Anéis de 15.000 árvores revelam secas de 600 anos na América do Sul
Pesquisa revela que eventos climáticos extremos se multiplicam desde a década de sessenta
Quando há seca, as árvores concentram todas as suas energias em sobreviver. Sem água, não crescem e isso se reflete nos anéis que formam seu tronco ano a ano. Os círculos concêntricos quase se sobrepõem nos períodos difíceis, enquanto que em condições ideais engrossam. A análise das florestas realizada no primeiro Atlas de Secas da América do Sul (SADA na sigla em inglês) mostra que do ano 1400 até hoje nunca tinham crescido tão pouco, uma nova voz de alarme sobre os efeitos da mudança climática na natureza.
“Desde a década de sessenta os eventos hidroclimáticos extremos estão aumentando no tempo. Antes era um a cada 20 anos, agora a cada 10 anos aproximadamente há uma seca extrema”, afirma Mariano Morales, diretor do projeto no qual participaram cientistas da Argentina, Chile, Bolívia, Estados Unidos, França e Inglaterra. “O atlas por si só não fornece evidências sobre quanto das mudanças observadas se devem aos efeitos provocados pelas atividades humanas, mas sabemos que existe uma associação estreita. As emissões de gases de efeito estufa estão causando maiores eventos extremos e podemos prever o que continuará no tempo”, acrescenta o pesquisador do Laboratório de Dendrocronologia do Instituto Argentino de Nivologia, Glaciologia e Ciências Ambientais (Ianigla).
O atlas recopila dados de mais de 15.000 árvores de doze espécies diferentes, localizadas em cerca de 300 florestas nos dois lados da cordilheira dos Andes, do sul do Peru à Terra do Fogo, o extremo sul do continente sul-americano. As espécies escolhidas têm em comum uma alta sensibilidade às mudanças hidroclimáticas e grande longevidade, às vezes superior a mil anos, como no caso do lariço e do cipreste da cordilheira.
A largura dos anéis de crescimento das árvores reflete mudanças anuais na umidade do solo e os cientistas mostram que estão correlacionados com as secas e inundações registradas no início do período colonial espanhol e com as medições instrumentais atuais. O projeto, resultado de anos de colaboração, se junta aos atlas existentes na América do Norte, Ásia, Europa, Nova Zelândia e Austrália para entender as consequências negativas das secas no passado e a incidência cada vez mais documentada dos seres humanos no aquecimento global.
Clima e história
“O atlas fornece evidências de que os anos da rebelião de Tupac Catari e Tupac Amaru em 1780-81 foram precedidos por quase uma década de seca persistente e a consequente escassez potencial de alimentos em toda a região do Altiplano”, descreve Morales. No outro extremo estão, por exemplo, as inundações do rio Paraná em meados do século XVII, que destruíram quase metade de Santa Fé e obrigaram a relocalização da cidade, hoje capital da província de Entre Ríos. “Quando vemos no atlas de secas o ano de 1651, vemos que as condições eram extremamente úmidas em toda a região da bacia do Prata e da zona dos pampas, consistente com os dados históricos”, detalha.

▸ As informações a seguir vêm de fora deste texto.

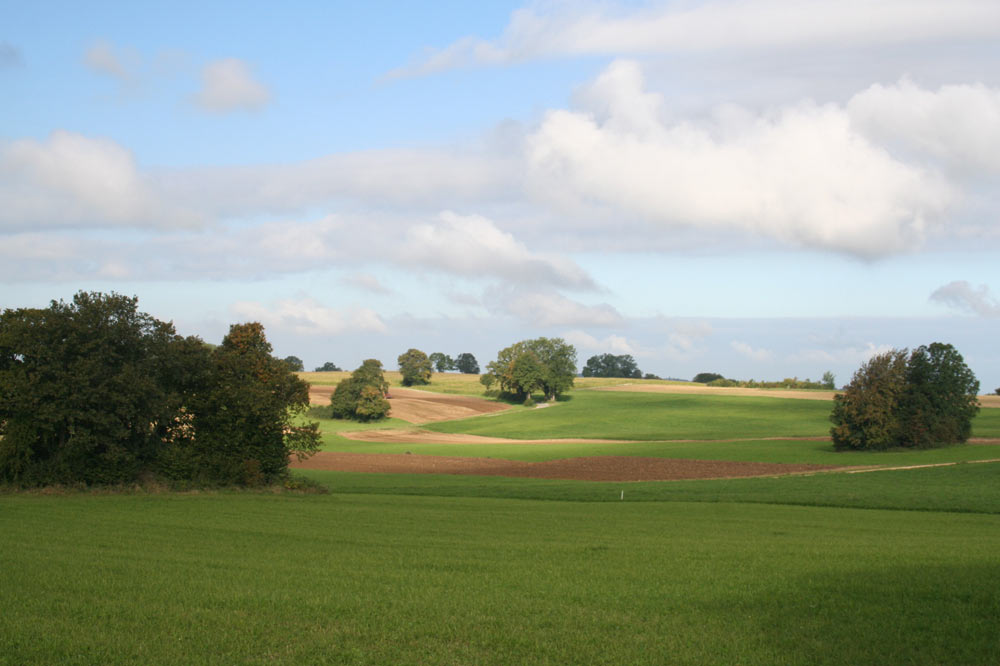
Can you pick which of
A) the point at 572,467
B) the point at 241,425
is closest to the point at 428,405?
A: the point at 572,467

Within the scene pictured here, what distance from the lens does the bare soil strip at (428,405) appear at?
109m

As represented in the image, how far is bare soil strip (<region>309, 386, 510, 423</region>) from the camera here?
109000 mm

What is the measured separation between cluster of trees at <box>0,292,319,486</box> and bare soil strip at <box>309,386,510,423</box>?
2692 inches

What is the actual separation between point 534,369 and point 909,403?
7148cm

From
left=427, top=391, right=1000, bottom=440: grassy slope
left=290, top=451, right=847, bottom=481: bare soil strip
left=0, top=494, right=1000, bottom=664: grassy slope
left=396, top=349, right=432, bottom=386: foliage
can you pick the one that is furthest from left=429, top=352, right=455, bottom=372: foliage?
left=0, top=494, right=1000, bottom=664: grassy slope

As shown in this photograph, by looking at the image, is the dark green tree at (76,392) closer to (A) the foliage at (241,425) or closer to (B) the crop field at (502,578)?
(B) the crop field at (502,578)

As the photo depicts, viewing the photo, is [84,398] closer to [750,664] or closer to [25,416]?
[25,416]

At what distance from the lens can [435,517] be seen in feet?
87.8

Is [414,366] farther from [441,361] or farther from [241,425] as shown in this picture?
[241,425]

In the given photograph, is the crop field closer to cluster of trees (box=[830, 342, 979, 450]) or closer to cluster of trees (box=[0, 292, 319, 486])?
cluster of trees (box=[0, 292, 319, 486])

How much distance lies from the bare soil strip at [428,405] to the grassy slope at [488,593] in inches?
3334

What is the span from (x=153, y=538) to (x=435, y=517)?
921 cm

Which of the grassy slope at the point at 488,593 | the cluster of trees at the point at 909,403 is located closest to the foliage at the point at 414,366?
the cluster of trees at the point at 909,403

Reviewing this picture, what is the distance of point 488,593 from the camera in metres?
13.3
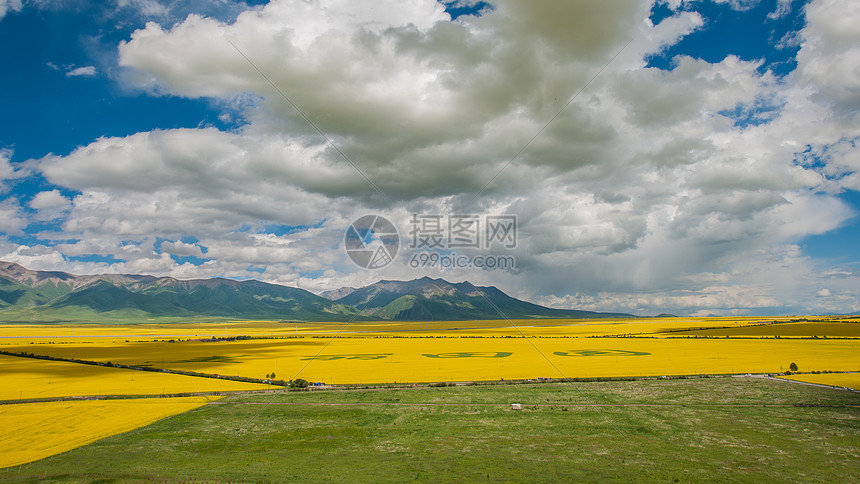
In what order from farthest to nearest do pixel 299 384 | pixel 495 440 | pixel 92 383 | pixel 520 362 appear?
1. pixel 520 362
2. pixel 92 383
3. pixel 299 384
4. pixel 495 440

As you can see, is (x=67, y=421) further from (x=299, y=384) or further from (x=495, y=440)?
(x=495, y=440)

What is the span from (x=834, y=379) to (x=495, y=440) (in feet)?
153

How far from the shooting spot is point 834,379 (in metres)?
51.0

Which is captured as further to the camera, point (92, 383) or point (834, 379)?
point (92, 383)

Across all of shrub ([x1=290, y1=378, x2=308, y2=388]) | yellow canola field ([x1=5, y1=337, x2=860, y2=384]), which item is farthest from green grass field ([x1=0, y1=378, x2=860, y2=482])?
yellow canola field ([x1=5, y1=337, x2=860, y2=384])

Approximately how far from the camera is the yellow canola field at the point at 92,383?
4894 cm

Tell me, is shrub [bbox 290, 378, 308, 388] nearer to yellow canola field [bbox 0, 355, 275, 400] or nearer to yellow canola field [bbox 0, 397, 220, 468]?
yellow canola field [bbox 0, 355, 275, 400]

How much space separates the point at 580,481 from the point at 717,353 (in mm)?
69911

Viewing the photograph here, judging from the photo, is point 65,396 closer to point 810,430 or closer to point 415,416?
point 415,416

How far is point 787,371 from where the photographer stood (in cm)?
5722

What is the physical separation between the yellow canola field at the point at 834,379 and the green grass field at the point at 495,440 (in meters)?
4.68

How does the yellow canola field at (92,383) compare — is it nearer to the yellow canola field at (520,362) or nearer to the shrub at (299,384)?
the shrub at (299,384)

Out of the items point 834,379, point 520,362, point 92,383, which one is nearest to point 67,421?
point 92,383

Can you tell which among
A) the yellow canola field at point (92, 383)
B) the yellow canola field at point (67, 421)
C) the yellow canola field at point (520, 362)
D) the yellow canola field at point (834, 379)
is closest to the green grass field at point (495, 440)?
the yellow canola field at point (67, 421)
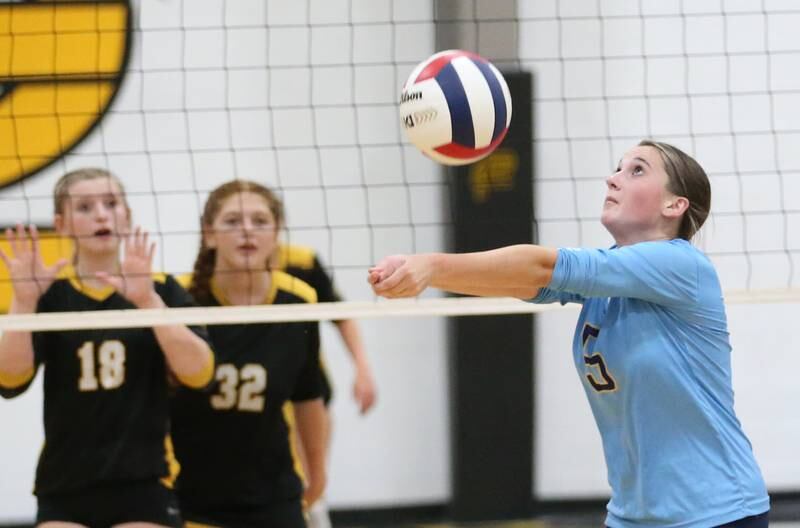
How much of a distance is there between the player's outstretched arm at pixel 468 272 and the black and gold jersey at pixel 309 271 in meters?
1.79

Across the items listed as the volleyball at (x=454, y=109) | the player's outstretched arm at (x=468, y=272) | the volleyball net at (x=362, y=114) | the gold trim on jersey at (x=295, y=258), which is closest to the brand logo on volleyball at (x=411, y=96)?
the volleyball at (x=454, y=109)

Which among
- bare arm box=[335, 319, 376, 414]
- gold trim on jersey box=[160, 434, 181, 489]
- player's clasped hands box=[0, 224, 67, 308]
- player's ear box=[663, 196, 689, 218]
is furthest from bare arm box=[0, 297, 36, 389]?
player's ear box=[663, 196, 689, 218]

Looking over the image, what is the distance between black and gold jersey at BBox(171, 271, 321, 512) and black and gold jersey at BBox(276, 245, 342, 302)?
1.49 ft

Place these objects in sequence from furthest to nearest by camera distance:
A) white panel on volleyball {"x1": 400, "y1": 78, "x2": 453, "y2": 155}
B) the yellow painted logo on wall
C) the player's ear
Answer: the yellow painted logo on wall < white panel on volleyball {"x1": 400, "y1": 78, "x2": 453, "y2": 155} < the player's ear

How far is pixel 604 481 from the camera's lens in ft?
18.4

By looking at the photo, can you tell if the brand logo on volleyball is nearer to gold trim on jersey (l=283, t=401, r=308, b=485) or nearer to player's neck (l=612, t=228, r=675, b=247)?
player's neck (l=612, t=228, r=675, b=247)

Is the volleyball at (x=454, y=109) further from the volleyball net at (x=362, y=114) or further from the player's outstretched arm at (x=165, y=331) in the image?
the volleyball net at (x=362, y=114)

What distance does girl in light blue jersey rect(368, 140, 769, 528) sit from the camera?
8.51 feet

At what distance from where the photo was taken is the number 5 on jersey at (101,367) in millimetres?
3768

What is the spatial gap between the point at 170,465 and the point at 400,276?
6.07 ft

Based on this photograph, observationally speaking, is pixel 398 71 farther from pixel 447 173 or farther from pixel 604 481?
pixel 604 481

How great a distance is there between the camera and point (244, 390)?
3930mm

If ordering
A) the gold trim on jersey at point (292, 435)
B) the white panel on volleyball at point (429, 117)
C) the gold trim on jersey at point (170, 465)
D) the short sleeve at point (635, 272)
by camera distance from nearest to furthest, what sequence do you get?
the short sleeve at point (635, 272) < the white panel on volleyball at point (429, 117) < the gold trim on jersey at point (170, 465) < the gold trim on jersey at point (292, 435)

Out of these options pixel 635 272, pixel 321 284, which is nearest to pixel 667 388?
pixel 635 272
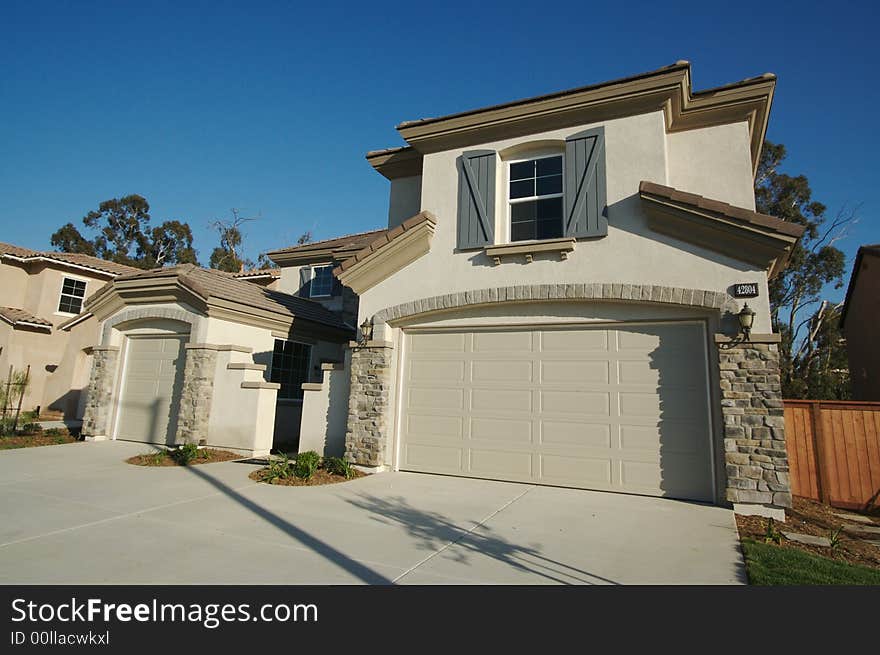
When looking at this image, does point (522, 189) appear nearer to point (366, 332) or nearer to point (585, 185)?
point (585, 185)

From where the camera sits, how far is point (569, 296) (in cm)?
841

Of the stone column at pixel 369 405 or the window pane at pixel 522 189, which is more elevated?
the window pane at pixel 522 189

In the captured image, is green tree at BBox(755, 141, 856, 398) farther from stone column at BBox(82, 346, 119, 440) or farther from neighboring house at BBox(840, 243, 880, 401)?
stone column at BBox(82, 346, 119, 440)

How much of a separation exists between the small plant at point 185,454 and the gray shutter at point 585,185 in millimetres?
8478

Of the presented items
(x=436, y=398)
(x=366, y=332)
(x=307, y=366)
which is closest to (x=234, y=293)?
(x=307, y=366)

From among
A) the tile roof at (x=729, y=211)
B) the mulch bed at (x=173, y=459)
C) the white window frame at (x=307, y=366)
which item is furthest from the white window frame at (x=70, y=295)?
the tile roof at (x=729, y=211)

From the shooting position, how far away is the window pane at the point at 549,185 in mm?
9242

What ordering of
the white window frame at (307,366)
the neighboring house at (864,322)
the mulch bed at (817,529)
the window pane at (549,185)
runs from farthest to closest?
the neighboring house at (864,322), the white window frame at (307,366), the window pane at (549,185), the mulch bed at (817,529)

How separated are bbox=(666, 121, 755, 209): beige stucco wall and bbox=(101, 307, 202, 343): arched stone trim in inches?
421

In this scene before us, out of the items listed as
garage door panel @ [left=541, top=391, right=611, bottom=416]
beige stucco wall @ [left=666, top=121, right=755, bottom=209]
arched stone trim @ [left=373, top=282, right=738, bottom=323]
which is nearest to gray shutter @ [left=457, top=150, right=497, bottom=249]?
arched stone trim @ [left=373, top=282, right=738, bottom=323]

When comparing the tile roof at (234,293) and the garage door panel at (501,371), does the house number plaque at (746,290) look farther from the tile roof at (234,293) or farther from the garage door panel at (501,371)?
the tile roof at (234,293)

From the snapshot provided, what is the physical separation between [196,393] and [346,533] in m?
7.20

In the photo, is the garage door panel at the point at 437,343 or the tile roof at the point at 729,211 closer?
the tile roof at the point at 729,211
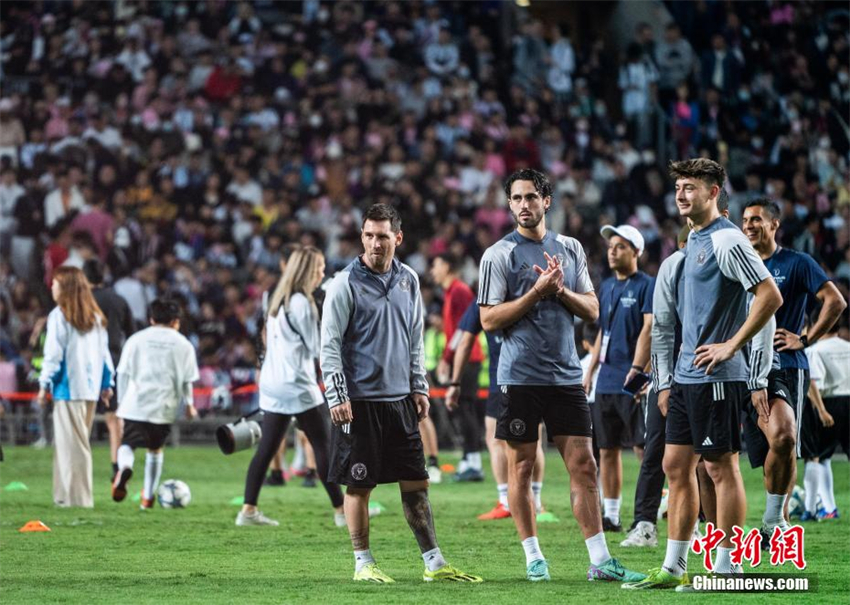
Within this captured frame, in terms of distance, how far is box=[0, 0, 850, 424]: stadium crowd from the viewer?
25172 millimetres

Mais perto no tempo, as florestas andinas ficaram marcadas pela grande seca de 1968, que teve um grande impacto no Chile: a produção agrícola despencou 65% e o gado do país se reduziu a quase a metade. A ausência severa de precipitações se repetiu desde então em 1976-77, 1996-97, 2007-2008 e de 2010 a 2019.
A combinação do atlas sul-americano com o da Austrália e Nova Zelândia permite saber mais sobre a evolução climática do Hemisfério Sul, menos estudada que a do Norte, e as mudanças nas precipitações relacionadas à circulação atmosférica. Quando eventos como El Niño ou La Niña coincidem com a circulação de ventos em latitudes médias de 40 e 50 graus produzem secas ou condições úmidas espalhadas por todo o território.
Nas últimas décadas, de acordo com o pesquisador do Ianigla, a diminuição do ozônio fez com que o cinturão de ventos do oeste que circunda a Antártica se deslocasse em direção à periferia e que esses ventos carregados de umidade não entrassem no continente sul-americano, o que provocou menos chuvas no oeste da Patagônia e fez com que as árvores sofressem essa seca e crescessem menos.
“A América do Sul tem uma grande vulnerabilidade a eventos climáticos extremos”, alerta Morales, que acredita que o atlas deveria saltar o cerco da comunidade científica e interessar também os responsáveis pela elaboração de políticas sobre o impacto social, econômico e ambiental das mudanças climáticas. Os pesquisadores já estão trabalhando em uma segunda versão, que incluirá cronologias de árvores do Peru, Brasil e Colômbia.